New research from the University of Toronto demonstrates that variations in a particular gene help to determine whether smokers are able to quit smoking using the drug bupropion. The gene in question, CYP2B6, metabolizes both nicotine and bupropion and is genetically variable. Researchers genotyped 326 individuals who smoked at least ten cigarettes a day, of whom 147 (45%) had the CYP2B6 *6 variant of the gene and 179 (55%) had the CYP2B6 *1 variant. Participants then received ten weeks of treatment with either bupropion or placebo. In the CYP2B6 *6 group, those receiving bupropion had significantly higher abstinence rates at the end of treatment than those given placebo (33% vs. 14%) and this advantage was maintained after the six month follow-up (31% vs. 13%). No such advantage was observed in the CYP2B6 *1 group, where the abstinence rates were 31 per cent for bupropion compared with 32 per cent for placebo at end of treatment, with both declining to 22 per cent at the six month follow-up. Notably, the abstinence rates on placebo for this group were comparable to those achieved with bupropion for the CYP2B6 *6 group at the end of treatment, but were lower than those of the CYP2B6 *6 group at the six month follow-up. These findings suggest that individuals with the CYP2B6 *6 variant can benefit substantially from treatment with bupropion. While individuals with the CYP2B6 *1 variant derived no such benefit, their abstinence rates on placebo were already surprisingly high and they may further benefit from alternative therapies.

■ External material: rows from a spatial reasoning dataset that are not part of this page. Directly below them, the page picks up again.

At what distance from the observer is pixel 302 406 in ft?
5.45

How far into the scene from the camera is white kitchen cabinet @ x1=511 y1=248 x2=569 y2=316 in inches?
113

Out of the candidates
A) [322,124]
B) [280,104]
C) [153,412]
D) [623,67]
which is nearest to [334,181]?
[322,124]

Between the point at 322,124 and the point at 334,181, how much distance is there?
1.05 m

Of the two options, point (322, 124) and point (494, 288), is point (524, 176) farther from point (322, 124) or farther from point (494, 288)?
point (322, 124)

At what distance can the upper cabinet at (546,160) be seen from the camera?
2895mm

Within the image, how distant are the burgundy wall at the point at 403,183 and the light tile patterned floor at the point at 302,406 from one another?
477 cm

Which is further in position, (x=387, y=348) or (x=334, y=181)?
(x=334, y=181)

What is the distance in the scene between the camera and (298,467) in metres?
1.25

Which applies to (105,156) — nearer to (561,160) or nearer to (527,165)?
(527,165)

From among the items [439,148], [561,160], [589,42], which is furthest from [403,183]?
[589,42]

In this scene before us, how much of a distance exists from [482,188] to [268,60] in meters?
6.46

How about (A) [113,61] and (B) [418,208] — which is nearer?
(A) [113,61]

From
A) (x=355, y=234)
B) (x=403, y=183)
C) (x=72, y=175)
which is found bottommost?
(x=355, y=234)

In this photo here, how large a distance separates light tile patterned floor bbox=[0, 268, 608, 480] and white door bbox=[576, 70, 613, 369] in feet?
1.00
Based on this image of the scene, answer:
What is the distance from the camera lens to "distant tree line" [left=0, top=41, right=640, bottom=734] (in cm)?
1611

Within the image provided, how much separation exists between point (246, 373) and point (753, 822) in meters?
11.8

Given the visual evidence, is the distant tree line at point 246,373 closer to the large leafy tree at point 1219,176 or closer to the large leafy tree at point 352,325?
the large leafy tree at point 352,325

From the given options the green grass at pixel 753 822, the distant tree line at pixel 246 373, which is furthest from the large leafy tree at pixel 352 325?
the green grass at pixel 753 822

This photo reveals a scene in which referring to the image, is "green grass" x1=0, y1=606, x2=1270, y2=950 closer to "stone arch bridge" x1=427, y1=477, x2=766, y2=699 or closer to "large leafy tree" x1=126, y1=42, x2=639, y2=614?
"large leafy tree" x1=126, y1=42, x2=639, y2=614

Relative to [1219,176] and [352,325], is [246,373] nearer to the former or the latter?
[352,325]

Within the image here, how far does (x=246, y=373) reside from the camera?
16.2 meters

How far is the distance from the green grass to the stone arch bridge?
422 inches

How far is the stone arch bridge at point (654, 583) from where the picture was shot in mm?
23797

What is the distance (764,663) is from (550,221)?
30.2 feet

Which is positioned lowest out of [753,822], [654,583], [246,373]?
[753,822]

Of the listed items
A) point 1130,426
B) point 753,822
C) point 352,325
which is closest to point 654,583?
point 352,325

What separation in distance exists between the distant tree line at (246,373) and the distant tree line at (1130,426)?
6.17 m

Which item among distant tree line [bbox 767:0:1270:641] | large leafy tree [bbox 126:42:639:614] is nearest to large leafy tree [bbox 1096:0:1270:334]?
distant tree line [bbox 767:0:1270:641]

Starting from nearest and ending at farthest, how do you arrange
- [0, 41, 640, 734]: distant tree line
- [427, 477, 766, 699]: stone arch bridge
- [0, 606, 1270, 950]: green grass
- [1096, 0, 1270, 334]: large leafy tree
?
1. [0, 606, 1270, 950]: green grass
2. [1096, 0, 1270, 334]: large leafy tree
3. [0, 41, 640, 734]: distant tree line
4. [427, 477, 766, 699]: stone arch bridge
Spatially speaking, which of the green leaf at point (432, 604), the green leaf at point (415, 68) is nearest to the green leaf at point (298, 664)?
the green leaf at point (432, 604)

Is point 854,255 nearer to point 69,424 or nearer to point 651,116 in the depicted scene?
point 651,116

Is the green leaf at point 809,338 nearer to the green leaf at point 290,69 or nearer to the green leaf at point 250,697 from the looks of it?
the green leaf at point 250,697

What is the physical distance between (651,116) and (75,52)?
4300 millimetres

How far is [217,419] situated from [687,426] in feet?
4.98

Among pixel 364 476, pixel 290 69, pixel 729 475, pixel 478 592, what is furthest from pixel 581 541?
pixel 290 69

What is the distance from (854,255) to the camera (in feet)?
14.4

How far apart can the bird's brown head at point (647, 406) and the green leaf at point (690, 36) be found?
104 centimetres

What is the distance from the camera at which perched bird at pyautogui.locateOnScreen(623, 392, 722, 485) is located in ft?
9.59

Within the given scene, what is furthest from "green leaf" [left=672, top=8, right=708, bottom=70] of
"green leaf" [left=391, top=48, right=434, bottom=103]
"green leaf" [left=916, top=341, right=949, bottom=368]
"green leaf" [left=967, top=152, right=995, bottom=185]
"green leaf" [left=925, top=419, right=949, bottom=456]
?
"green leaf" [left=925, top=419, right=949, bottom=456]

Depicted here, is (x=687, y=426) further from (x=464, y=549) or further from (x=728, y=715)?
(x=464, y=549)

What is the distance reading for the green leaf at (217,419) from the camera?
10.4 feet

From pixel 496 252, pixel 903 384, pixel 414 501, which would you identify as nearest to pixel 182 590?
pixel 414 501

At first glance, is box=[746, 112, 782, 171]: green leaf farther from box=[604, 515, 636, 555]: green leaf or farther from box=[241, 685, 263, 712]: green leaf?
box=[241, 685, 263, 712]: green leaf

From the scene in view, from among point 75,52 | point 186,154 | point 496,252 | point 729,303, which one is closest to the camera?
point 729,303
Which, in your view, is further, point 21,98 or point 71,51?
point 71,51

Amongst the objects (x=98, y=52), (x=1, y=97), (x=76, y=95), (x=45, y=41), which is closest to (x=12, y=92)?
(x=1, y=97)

Biological Psychiatry, September 15, 2007, v. 62: 635–641. Rachel Tyndale et al., Neuroscience Department, Centre for Addiction and Mental Health, Toronto, Ontario.

 

Clinicians don’t always adhere to guidelines in treating depression

Primary care clinicians often fail to adhere to clinical guidelines for depression, according to the RAND Health Program in Santa Monica, California. Researchers used data from three randomized clinical trials conducted as part of the Quality Improvement for Depression (QID) collaboration between 1996 and 1998. The “studies involved 1,131 primary care patients with major depression or dysthymia (low-grade depression) at 45 primary care practices in the United States. Clinicians in the QID studies were encouraged to provide collaborative care for patients. Results were based on patients’ self-reports. More than 70 per cent of clinicians were able to identify depression and provide adequate follow-up in the initial months of treatment. However, only 46 per cent of patients received the minimum treatment with antidepressants (at least two months) or psychotherapy (at least four visits). when patients failed to respond to treatment, just 38 per cent had their psychotherapy or antidepressant treatment changed. Among patients with panic disorder or alcohol dependency symptoms, only 30 per cent were referred to an appropriate specialist. Suicidality was assessed and given appropriate treatment in only a quarter of all cases. A mere 26 per cent of elderly patients completed a minimal course of treatment. The authors indicate a need for clinicians to improve the detection and management of patients who respond poorly to treatment, to collaborate more with mental health specialists and to make greater efforts to ensure patients complete treatment.

Annals of Internal Medicine, September 4, 2007, v. 147: 320–329. Kimberly A. Hepner et al., RAND Health Program, Santa Monica, California.